Your Book Could Be Next

Like so many publishers that deserve our attention today, Exquisite Disarray, is a non-profit. They deserve our attention because they are publishing beautiful, thoughtful, image-rich, linguistically refined art. Non-profit publishers don’t  need to sell their works in large numbers–don’t need to appeal to the boorish majority–because they are able to convince entities to donate money. In this case, the Tacoma Arts Commission is a primary funder. 

So far, Exquisite Disarray, which was started in 2008, has published two books, In Tahoma’s Shadow: Poems from the City of Destiny, an anthology of poems about Tacoma, and Fallow, a book of poems by William Kupinse. Exquisite Disarray is ready to publish its third book, a book of poems by a Washington writer. Manuscripts are due by May 15th, and will be read anonymously. The judge is Kathleen Flennikan, who, in addition to being a widely applauded writer and president/co-editor of Floating Bridge Press, published a poem in Willow Springs issue 61 (“Mosquito Truck”). The Exquisite Disarray book contest is the only one I know of that doesn’t ask for a reading fee. (I’d love to be proven wrong about this.) 
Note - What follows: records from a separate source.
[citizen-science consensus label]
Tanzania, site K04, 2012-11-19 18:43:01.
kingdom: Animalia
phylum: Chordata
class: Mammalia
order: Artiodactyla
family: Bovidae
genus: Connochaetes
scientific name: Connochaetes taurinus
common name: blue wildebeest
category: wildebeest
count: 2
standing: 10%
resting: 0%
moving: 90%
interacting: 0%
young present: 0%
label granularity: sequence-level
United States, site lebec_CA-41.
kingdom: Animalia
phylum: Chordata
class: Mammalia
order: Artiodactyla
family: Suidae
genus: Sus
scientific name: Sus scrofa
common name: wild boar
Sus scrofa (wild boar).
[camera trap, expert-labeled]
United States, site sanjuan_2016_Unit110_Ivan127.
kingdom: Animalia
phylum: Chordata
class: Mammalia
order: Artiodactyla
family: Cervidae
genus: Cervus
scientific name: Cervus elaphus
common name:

In order to convey some of the care and quality of the work this publisher is doing, I thought I would include a poem from Fallow, called “Similar, but Different.” In this poem, as in so many of the poems in Fallow, Kupinse combines tenderness, humor, generosity of spirit, intellectual ruminations, intimacy through immediacy, and observations on interactions between humans and nature: 

Similar, but Different
by William Kupinse

Mrs. Dalloway by Virginia Woolf
and A Portrait of the Artist as a Young Man
by James Joyce
are similar, but different,
my student writes, in lieu of a thesis. 

Yes, they are, I think; they are similar
in that both are modernist novels,
written by authors who were born
conveniently in 1882
and died obligingly in 1941. 

Yet they are different because Clarissa descends
to buy flowers herself, flowers which Stephen Dedalus
cannot afford. Some day,
the flower girl encourages him. 

Also, Clarissa is menopausal, Stephen pubescent,
and her author strolled into the River Ouse,
while Stephen’s was unlucky in a stomach operation. 

Still, when I think that all things
are similar, but different
I can begin to understand the world.
The white oaks, solid outside my Tacoma window,
bear some relation to the pin oaks of Tulsa,
but the similarity ends with leaf and bark.
Tulsa and Tacoma are similar
as names taken from first languages,
but one speaks of an old town,
the other of a great mountain. 

Today’s weather is similar to yesterday’s,
chill and leaf-scoured,
but today is the first day
of the rest of my life,
a distinction that yesterday has lost. 

America is similar to other countries
in that it has a flag, a map, and a theme song,
but it is different because it is the only country
that thinks that it is different from other countries. 

And you, my love, whose breathing during sleep
makes rise and fall the blanket on the couch,
while I hunch next to you with pen in hand,
you are different, because,
were you awake and I asleep,
instead of scratching out a poem,
you’d open up a box of paints. 

I hope you submit. I hope you win. I hope we all buy copies of Exquisite Disarray’s next book.

3 Responses to “You Don’t Have to Pay Exquisite Disarray to Read Your Poems”

  1. JaimeRWood says:

    Thanks for this, Shira. I didn’t even know this press existed. I’ll be sure to check them out.

    • Shira Richman says:

      Jaime, I hope you take this contest by storm. I just realized I have probably been misspelling your lovely name. Sorry. I wonder what taking the contest by storm might actually might look like. I picture fragments of manuscripts swirling around an ivory tower.

      • JaimeRWood says:

        No worries. Everyone misspells it at least once, and if they don’t they mistake me for a guy because in Hispanic communities Jaime is a very masculine name. I get junk mail all the time addressed to Mr. Jaime Wood. Oh well!

        Anyhow, I may actually have a manuscript ready by May 15th. My thesis is coming along. So I’m excited to find out about a contest that I can afford to enter!